Hitting the campaign goal is welcome news in the midst of the COVID-19 pandemic, said Cal Husmann, vice president for alumni and development.

“During uncertain times, many of us seek out things that help give us hope for the future—FSFN represents that hopeful future as an investment in our students today and for years to come,” he said.

The Full Speed to Full Need initiative, one of the key strategic priorities of the Be the Light! campaign, was jump-started by a $25 million gift from an anonymous donor. Support has flowed in since as alumni and other supporters have responded to the need to make a Lawrence education attainable for all students who qualify academically.

“The way in which this community has rallied around that strategic priority to provide more financial resources for students has been breathtaking in terms of the number of donors, the amounts of gifts, the pace in which we’ve been raising money,” Husmann said. “It has resonated with this constituency unlike any other philanthropic priority.”

FSFN scholarships are aimed at covering the gap between the full ticket price of enrollment and a student’s demonstrated ability to pay, meaning more students are taking out fewer loans to cover that gap. It is leveling the playing field for families with limited resources.

The average student debt for new Lawrence graduates has dropped to $29,504, its lowest mark in 10 years. It hit a high mark of $34,573 in 2015-16 and has dropped steadily each year since the Full Speed to Full Need campaign launched. The percentage of Lawrence students graduating with debt dropped to 54.7% in 2018-19, also the lowest mark in a decade.

About 70% of Lawrence students receive some level of need-based aid.

Of the Full Speed to Full Need scholarships that have been awarded to date, 61% of the recipients have been students of color and 45% have been first-generation college students.

Dave Blowers ’82, chair of the Board of Trustees and co-chair of the capital campaign, called the support for FSFN inspiring.
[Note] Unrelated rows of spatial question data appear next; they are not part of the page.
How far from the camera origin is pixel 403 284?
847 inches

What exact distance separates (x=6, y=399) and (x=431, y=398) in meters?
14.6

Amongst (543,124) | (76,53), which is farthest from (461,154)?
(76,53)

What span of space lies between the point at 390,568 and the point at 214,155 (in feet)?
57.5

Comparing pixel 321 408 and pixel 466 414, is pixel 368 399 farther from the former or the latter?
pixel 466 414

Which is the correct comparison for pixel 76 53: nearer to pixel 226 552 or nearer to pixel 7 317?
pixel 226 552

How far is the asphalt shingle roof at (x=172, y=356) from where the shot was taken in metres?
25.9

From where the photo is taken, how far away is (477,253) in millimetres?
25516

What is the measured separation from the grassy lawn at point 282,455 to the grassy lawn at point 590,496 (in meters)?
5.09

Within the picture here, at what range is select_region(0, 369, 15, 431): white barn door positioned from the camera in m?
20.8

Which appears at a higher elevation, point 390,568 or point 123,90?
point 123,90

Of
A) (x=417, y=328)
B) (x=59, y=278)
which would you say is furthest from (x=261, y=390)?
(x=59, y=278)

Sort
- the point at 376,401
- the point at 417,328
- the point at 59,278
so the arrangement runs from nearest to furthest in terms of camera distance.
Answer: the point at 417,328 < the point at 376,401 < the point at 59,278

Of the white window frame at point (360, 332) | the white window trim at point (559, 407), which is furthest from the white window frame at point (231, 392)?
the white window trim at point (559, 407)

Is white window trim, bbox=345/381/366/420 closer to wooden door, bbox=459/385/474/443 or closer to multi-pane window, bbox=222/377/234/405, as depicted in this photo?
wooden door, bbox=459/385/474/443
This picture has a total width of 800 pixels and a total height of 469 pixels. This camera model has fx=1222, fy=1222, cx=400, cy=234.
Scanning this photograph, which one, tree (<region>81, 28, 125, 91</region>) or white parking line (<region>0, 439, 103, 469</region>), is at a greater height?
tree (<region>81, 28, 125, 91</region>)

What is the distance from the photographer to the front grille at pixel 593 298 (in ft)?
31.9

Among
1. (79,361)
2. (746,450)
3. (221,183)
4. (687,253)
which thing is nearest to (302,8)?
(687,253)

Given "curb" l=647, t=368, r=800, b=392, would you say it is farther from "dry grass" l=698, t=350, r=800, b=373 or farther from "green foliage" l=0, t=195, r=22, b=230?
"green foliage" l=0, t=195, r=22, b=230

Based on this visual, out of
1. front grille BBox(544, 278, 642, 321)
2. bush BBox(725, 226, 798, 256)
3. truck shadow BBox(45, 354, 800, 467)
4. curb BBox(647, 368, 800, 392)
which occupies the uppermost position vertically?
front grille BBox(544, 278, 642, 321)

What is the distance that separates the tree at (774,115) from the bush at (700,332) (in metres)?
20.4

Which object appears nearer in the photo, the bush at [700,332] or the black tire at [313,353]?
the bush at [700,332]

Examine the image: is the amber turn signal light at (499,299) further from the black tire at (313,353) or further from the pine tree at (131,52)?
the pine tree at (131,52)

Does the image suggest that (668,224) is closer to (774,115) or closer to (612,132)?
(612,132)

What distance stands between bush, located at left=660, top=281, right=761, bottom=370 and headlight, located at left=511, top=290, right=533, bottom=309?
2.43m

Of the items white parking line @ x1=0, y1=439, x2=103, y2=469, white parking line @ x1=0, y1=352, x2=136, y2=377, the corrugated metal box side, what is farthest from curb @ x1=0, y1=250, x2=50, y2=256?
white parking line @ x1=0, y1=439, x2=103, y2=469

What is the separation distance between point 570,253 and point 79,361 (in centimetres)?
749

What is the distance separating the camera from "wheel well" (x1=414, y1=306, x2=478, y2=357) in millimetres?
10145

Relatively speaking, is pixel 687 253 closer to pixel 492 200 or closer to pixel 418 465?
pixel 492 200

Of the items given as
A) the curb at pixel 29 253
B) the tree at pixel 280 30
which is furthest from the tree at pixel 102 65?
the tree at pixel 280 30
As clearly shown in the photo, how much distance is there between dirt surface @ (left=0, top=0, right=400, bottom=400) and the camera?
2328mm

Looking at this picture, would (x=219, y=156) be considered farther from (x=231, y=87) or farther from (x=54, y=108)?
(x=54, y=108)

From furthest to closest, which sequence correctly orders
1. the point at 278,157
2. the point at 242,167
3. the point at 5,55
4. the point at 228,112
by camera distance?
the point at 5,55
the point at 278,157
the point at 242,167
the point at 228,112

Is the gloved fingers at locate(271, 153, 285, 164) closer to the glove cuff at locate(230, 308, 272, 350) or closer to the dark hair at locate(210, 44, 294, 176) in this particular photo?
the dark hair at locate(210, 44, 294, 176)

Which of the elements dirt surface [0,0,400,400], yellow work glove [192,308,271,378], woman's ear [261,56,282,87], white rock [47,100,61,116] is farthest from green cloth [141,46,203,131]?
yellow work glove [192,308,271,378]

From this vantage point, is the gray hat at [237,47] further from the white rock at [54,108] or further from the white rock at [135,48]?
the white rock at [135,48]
“As a first-generation college student at Lawrence who had a financial need and received a significant financial aid package, I personally understand the importance of scholarship support,” he said. “This investment in the future of Lawrence and our students will pay dividends for years to come. I especially want to thank the anonymous donor family that started us on this journey. Their foresight has changed the trajectory of hundreds of students’ lives.”